# Page:
US-12624498-B2 - Metalized fabric that dissipates and scatters infrared light and methods or making and using the same

Abstract

A metalized fabric and method for metallization of fabric. The fabric is formed using two threads with different affinities for metallization, but which threads are not metalized prior to forming into the fabric. The threads will typically be woven using an unbalanced weave to provide one side of the fabric with a resultant greater amount of metallization than the other but this is not required. Once the resultant fabric is metalized, it will typically be more suitable for consistent color dying than fabric which was formed from both metalized and unmetallized threads.

Inventors

• Bennett Fisher
• Carl Jones
• Jodi Wallis
• Dino Aimino
• Thomas Dougal
• Greg Gianforcaro
• David Curry

Assignees

• NOBLE BIOMATERIALS, INC.

Dates

Publication Date

20260512

Application Date

20240112

Claims (12)

# The task:
Copy everything from "A metalized fabric" down to "and unmetallized threads." in the patent abstract, substituting "uneven weave" for "unbalanced weave". The material below isn't needed.

# Data:
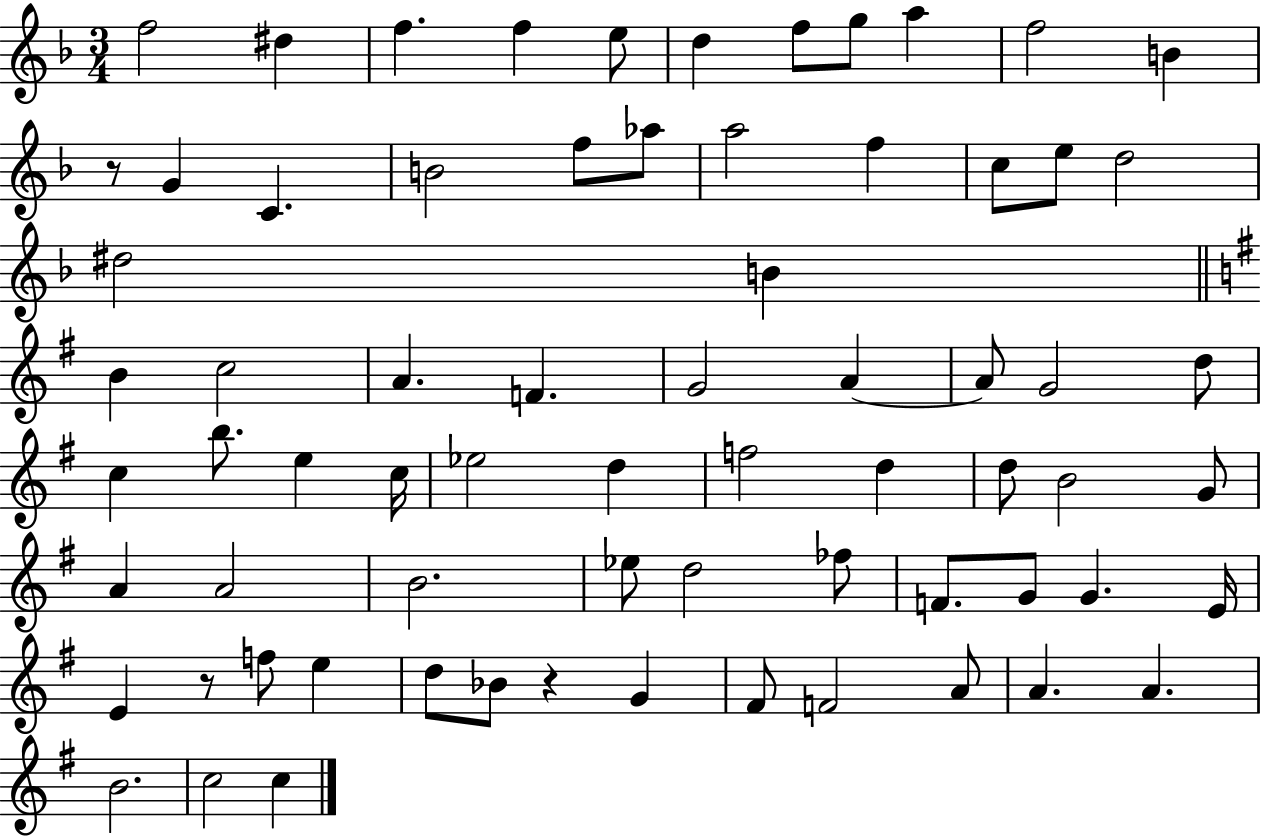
F5/h D#5/q F5/q. F5/q E5/e D5/q F5/e G5/e A5/q F5/h B4/q R/e G4/q C4/q. B4/h F5/e Ab5/e A5/h F5/q C5/e E5/e D5/h D#5/h B4/q B4/q C5/h A4/q. F4/q. G4/h A4/q A4/e G4/h D5/e C5/q B5/e. E5/q C5/s Eb5/h D5/q F5/h D5/q D5/e B4/h G4/e A4/q A4/h B4/h. Eb5/e D5/h FES5/e F4/e. G4/e G4/q. E4/s E4/q R/e F5/e E5/q D5/e Bb4/e R/q G4/q F#4/e F4/h A4/e A4/q. A4/q. B4/h. C5/h C5/q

# Answer to the task:
A metalized fabric and method for metallization of fabric. The fabric is formed using two threads with different affinities for metallization, but which threads are not metalized prior to forming into the fabric. The threads will typically be woven using an uneven weave to provide one side of the fabric with a resultant greater amount of metallization than the other but this is not required. Once the resultant fabric is metalized, it will typically be more suitable for consistent color dying than fabric which was formed from both metalized and unmetallized threads.